溶解エンタルピーと水和エンタルピーの違いとは?溶解熱が生じる仕組みをわかりやすく解説

化学

化学の分野で登場する「溶解エンタルピー」と「水和エンタルピー」は、どちらも物質が水に溶けるときの熱の変化に関係する重要な概念です。しかし、似た言葉のため違いが分かりにくいと感じる人も多くいます。この記事では、溶解エンタルピーと水和エンタルピーの意味、それぞれの関係、溶解時に熱が発生する理由について詳しく解説します。

水和エンタルピーとは何か

水和エンタルピーとは、気体状態やイオン状態にある粒子が水分子に囲まれて安定化するときに発生するエンタルピー変化のことです。

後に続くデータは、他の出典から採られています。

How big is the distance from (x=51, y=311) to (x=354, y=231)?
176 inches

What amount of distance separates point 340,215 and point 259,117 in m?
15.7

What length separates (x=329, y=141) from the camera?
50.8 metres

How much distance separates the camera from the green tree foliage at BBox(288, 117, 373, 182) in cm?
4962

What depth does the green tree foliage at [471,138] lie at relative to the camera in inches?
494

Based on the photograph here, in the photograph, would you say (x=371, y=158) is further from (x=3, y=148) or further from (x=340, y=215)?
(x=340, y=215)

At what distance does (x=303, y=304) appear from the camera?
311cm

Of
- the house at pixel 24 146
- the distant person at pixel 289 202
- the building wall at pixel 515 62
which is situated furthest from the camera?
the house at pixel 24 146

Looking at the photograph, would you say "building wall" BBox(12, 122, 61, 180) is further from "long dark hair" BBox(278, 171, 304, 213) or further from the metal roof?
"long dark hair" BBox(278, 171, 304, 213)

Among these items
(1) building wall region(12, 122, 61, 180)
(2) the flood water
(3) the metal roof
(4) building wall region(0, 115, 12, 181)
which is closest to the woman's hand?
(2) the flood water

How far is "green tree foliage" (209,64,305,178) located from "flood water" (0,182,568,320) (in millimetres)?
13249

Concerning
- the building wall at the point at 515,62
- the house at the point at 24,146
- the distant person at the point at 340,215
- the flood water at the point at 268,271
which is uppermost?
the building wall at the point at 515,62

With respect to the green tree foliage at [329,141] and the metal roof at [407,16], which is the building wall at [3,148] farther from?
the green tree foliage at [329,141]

特にイオン結晶が水に溶ける場合、水分子の酸素原子側の負の部分が陽イオンに近づき、水素原子側の正の部分が陰イオンに近づきます。このように水分子がイオンを取り囲む現象を「水和」と呼びます。

水和によってイオンと水分子の間に引力が働き、エネルギーが放出されます。そのため、水和エンタルピーは一般的に負の値になります。

溶解エンタルピーとは何か

溶解エンタルピーとは、物質が溶媒に溶けて溶液になるまでの全体のエンタルピー変化を表したものです。

例えば食塩(塩化ナトリウム)が水に溶ける場合、結晶中のナトリウムイオンと塩化物イオンの結合を切るためにエネルギーが必要になります。その後、分離したイオンが水和するとエネルギーが放出されます。

つまり溶解エンタルピーは、「結晶を壊すために必要なエネルギー」と「水和によって放出されるエネルギー」の合計によって決まります。

溶解エンタルピーと水和エンタルピーの違い

項目 水和エンタルピー 溶解エンタルピー
意味 イオンなどが水分子に囲まれて安定化するときの熱変化 物質が溶媒に溶ける全過程での熱変化
対象となる過程 水和のみ 溶解全体
エネルギー変化 主にエネルギー放出 吸熱または発熱のどちらもあり得る
関係 溶解エンタルピーを決める要素の一つ 格子エンタルピーなども含めた総合的な値

大きな違いは、水和エンタルピーが「水分子と溶質粒子の間で起こる変化だけ」を表すのに対して、溶解エンタルピーは「物質が溶ける全体の変化」を表す点です。

溶解エンタルピーが決まる仕組み

イオン結晶が水に溶ける場合、主に2つのエネルギー変化が関係します。一つは結晶を壊すためのエネルギー、もう一つは水和によって放出されるエネルギーです。

結晶を壊すにはエネルギーを吸収する必要があります。例えば塩化ナトリウムの結晶では、規則正しく並んだナトリウムイオンと塩化物イオンを引き離す必要があります。

一方で、分離したイオンが水分子に囲まれると水和が起こり、エネルギーが放出されます。この2つのバランスによって、溶解時に温度が上がるか下がるかが決まります。

具体例で見る溶解エンタルピーと水和の関係

例えば硝酸アンモニウムを水に溶かすと、周囲の温度が下がります。これは結晶を壊すために必要なエネルギーが、水和によって放出されるエネルギーより大きいためです。

逆に水酸化ナトリウムを水に溶かすと熱が発生します。これは水和によって放出されるエネルギーが、結晶を壊すために必要なエネルギーを上回るためです。

このように、同じ「水に溶ける」という現象でも、物質によって吸熱になる場合と発熱になる場合があります。

まとめ|水和エンタルピーは溶解エンタルピーを構成する一部分

水和エンタルピーは、溶質の粒子が水分子に囲まれて安定化するときのエネルギー変化を表します。一方、溶解エンタルピーは物質が溶液になるまでの全体的なエネルギー変化を表すものです。

つまり、水和エンタルピーは溶解エンタルピーを決める一つの要素であり、溶解エンタルピーには結晶を壊すためのエネルギーなども含まれています。

この関係を理解すると、なぜある物質は水に溶けると冷たくなり、別の物質は熱くなるのかを化学的に説明できるようになります。